More info and history here: http://www.arborfieldhistory.org.uk/properties_NIRD.htm 


































my fav shot
















































This room is a photographers wet dream...
















































































































Nature fighting back









Thank you for looking


----------



## cunningplan (Dec 27, 2013)

that looks like a place and a half, great photos, thanks for posting


----------



## flyboys90 (Dec 27, 2013)

Superb collection of images.


----------



## Pilot (Dec 27, 2013)

This is a superb collection of images - thought proviking too. National Institute for Research into Dairying? So, what, do we know all there is to know now and no further research is being undertaken? Always interesting to see what has contributed to the modern food chain.


----------



## PCWOX (Dec 27, 2013)

Nice one mate. It's a good mooch is this. Didn't see the old plans when I went, so good to see them.


----------



## J_a_t_33 (Jan 27, 2014)

Cheers for the comments guys


----------



## woodland pixie (Jan 28, 2014)

This makes me feel a bit sad. Poor old cows. I daren't even think why one of the barns was called 'Thrash House'...and what on earth an 'exciter control' is I don't even know...I mean how excited could a cow get? The words 'bovine' and 'excitement' do not seem to fit together.... Some nice shots of a grim place though, interesting in a gruesome way, to me. My faves are the shot of the weed coming up green and the chair through the smashed wall


----------



## smiler (Jan 28, 2014)

Was it a little damp when you visited? I enjoyed looking, Thanks


----------



## J_a_t_33 (Jan 28, 2014)

woodland pixie said:


> This makes me feel a bit sad. Poor old cows. I daren't even think why one of the barns was called 'Thrash House'...and what on earth an 'exciter control' is I don't even know...I mean how excited could a cow get? The words 'bovine' and 'excitement' do not seem to fit together.... Some nice shots of a grim place though, interesting in a gruesome way, to me. My faves are the shot of the weed coming up green and the chair through the smashed wall



Thank you very much for your lovely comment. I know exactly how you feel, my partner and I are both vegan and keen animal activists so this was rather grim explore. 
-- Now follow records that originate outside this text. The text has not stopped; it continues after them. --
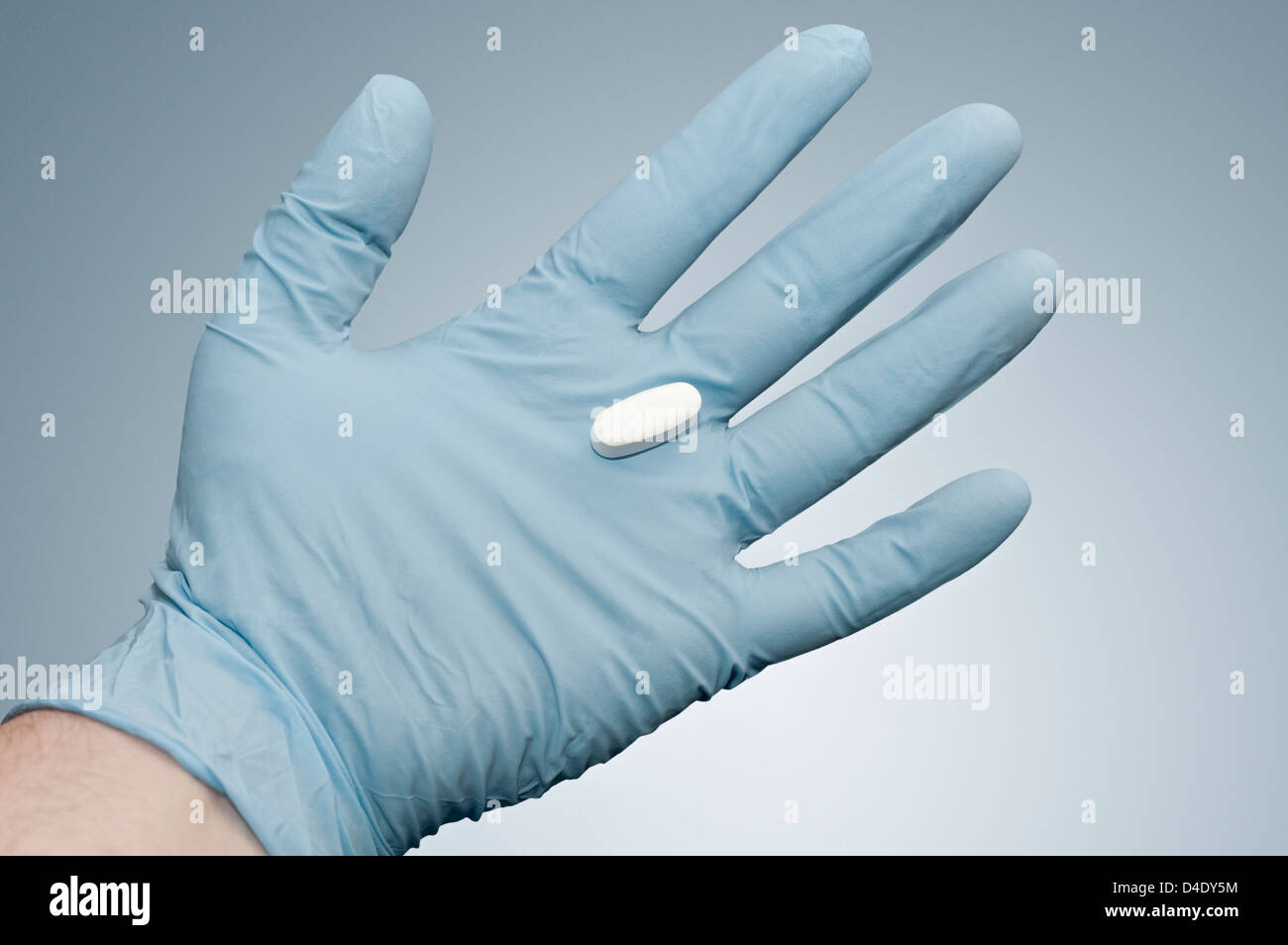 Pill on the hand of a person wearing surgical gloves - Stock Image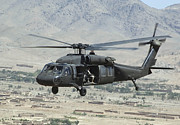 Uh-60 Black Hawk Prints - A Uh-60 Blackhawk Helicopter Print by Stocktrek Images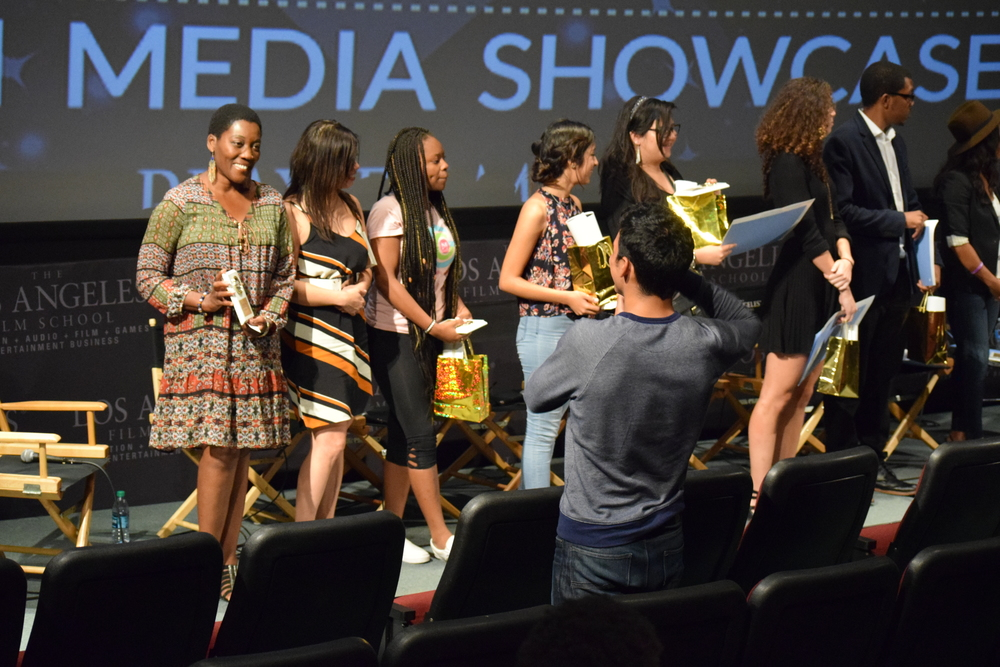 AKUYOE GRAHAM RECEIVES A SERVICE AWARD FROM REAL TO REEL MEDIA SHOWCASE.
Smiler, yeah was on the Saturday but we went back on the Sunday and it was nice and sunny 

Cheers again


----------



## LittleOz (Jan 28, 2014)

Thanks Jay, looks like more to see here than at Mehdmenham. Added to my list for when the weather improves.


----------



## woodland pixie (Jan 30, 2014)

Wow that must have been hard for you Jay. Bordering on vegan here but honey.....eggs... mmmm.... The dairy industry is one of the cruelest imo. The blood spots on the walls really brings the violence of the whole process home. Eating death and dark energy, cause we're bought up to think it's normal  fair play to you, I'd have been too busy crying for my bovine brothers and sisters to take photos


----------



## Potter (Feb 5, 2014)

Great to find something as unusual as this that has been abandoned for so long.
I'm vegetarian. Does make you wonder what when on here.


----------



## J_a_t_33 (Feb 13, 2014)

Cheers Potter! Yeah, kinda creepy man.


----------



## Tommy1uk (Feb 14, 2014)

Wow, looks like an amazing place. I love to see the sites where (with a little imagination), you can put yourself In that time.


----------



## hannan (Feb 16, 2014)

Its a good site, but I must explore more of it one day 

Thanks for the report, there are some good locations there


----------